### [PROBLEMS TO WORK ON]
- A) Decide whether each statement agrees with the text on John Wyatt: (i) Wyatt was baptised in a church at Chichester; (ii) he became a fellow of the Royal College of Surgeons of England in 1866; (iii) he served with the second battalion of the Coldstream guards. For each, answer yes or no and quote the deciding words of the text.
- B) Answer from the text on John Wyatt:
(i) What was his father's name?
(ii) On what date did he enter the army medical service as assistant-surgeon?
(iii) What happened to his horse at Inkerman?
- C) Print the stretch of the text on John Wyatt from "John Wyatt (surgeon)" through "28 October 1825.", word for word.

### [PROVIDED TEXT]

++++++++

John Wyatt (surgeon) explained

John Wyatt (1825–1874) was an English army surgeon.

Life

Wyatt was the eldest son of James Wyatt of Lidsey, near Chichester, yeoman, by his wife Caroline, and was baptised in the parish church of Aldingbourne, Sussex, on 28 October 1825.

He was admitted a member of the Royal College of Surgeons of England on 26 May 1848, becoming a fellow of that body on 13 December 1866. He entered the army medical service with the rank of assistant-surgeon on 17 June 1851, was gazetted surgeon on 9 April 1857, and surgeon-major on 9 January 1863, being attached throughout his life to the first battalion of the Coldstream guards. He was engaged in active service in the Crimean War, and was present at the battles of Alma, Balaclava, and Inkerman, and at the Siege of Sebastopol. At Inkerman his horse was shot under him. At the close of the war he received the Crimean medal with four clasps, the Turkish medal, and a knighthood of the Legion of Honour.

++++++++

### [LISTED ENTRIES]
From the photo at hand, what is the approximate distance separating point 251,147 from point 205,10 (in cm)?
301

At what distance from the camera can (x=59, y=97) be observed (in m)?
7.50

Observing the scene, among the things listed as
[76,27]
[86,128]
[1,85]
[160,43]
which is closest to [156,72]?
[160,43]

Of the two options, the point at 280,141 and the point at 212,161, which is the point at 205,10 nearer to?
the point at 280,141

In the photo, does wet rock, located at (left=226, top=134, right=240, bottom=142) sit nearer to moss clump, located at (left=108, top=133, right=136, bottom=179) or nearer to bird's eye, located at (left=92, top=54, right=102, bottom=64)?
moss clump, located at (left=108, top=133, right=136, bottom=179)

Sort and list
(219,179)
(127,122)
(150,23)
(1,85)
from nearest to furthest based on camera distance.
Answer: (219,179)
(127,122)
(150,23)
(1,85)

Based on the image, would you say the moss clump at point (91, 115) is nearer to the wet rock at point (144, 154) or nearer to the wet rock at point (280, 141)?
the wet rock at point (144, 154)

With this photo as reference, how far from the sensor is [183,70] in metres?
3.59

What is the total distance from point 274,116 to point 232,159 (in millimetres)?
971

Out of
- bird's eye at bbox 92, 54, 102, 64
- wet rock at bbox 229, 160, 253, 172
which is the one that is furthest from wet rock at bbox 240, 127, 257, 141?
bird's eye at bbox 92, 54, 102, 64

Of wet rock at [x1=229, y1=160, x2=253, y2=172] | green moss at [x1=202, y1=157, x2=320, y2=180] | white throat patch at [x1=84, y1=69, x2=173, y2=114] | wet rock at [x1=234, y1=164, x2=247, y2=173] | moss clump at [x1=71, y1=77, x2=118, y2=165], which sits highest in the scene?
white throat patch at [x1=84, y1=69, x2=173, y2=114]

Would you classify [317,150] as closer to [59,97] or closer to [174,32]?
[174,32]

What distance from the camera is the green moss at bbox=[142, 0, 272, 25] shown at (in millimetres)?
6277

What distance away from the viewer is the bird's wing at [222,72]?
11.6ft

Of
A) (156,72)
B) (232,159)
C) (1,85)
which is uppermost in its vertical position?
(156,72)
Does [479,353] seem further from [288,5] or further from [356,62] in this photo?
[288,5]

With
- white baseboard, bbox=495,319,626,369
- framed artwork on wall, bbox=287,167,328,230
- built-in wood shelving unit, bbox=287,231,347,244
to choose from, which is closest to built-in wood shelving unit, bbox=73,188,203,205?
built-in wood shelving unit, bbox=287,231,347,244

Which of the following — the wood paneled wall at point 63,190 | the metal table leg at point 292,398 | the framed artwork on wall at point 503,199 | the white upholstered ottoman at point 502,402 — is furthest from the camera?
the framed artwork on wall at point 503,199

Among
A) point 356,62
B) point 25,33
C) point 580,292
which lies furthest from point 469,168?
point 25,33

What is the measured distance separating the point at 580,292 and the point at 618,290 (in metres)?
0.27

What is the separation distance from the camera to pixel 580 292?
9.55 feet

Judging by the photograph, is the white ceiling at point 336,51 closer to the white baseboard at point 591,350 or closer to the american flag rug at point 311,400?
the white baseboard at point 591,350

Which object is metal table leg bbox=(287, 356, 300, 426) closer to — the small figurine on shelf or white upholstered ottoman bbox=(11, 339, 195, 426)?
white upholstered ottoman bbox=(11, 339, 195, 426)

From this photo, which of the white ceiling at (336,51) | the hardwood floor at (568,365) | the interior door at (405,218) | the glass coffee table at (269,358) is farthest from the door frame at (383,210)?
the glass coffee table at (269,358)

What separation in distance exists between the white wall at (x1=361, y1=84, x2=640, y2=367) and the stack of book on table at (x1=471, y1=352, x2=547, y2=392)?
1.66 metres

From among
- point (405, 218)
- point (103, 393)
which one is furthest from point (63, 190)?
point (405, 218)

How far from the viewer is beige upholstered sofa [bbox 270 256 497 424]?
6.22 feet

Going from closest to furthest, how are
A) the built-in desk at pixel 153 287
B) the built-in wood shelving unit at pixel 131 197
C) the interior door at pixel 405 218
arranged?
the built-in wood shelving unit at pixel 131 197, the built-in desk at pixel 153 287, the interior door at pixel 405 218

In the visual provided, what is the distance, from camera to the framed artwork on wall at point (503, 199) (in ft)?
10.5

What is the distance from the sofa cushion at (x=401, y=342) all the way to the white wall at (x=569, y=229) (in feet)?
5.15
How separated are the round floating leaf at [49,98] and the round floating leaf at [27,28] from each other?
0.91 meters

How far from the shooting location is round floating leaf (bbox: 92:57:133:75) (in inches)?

++++++++

### [TASK-BY-TASK OUTPUTS]
- A)
(i) No: "baptised in the parish church of Aldingbourne, Sussex"
(ii) Yes: "becoming a fellow of that body on 13 December 1866"
(iii) No: "attached throughout his life to the first battalion of the Coldstream guards"

- B)
(i) James Wyatt
(ii) 17 June 1851
(iii) It was shot under him.

- C)
John Wyatt (surgeon) explained

John Wyatt (1825–1874) was an English army surgeon.

Life

Wyatt was the eldest son of James Wyatt of Lidsey, near Chichester, yeoman, by his wife Caroline, and was baptised in the parish church of Aldingbourne, Sussex, on 28 October 1825.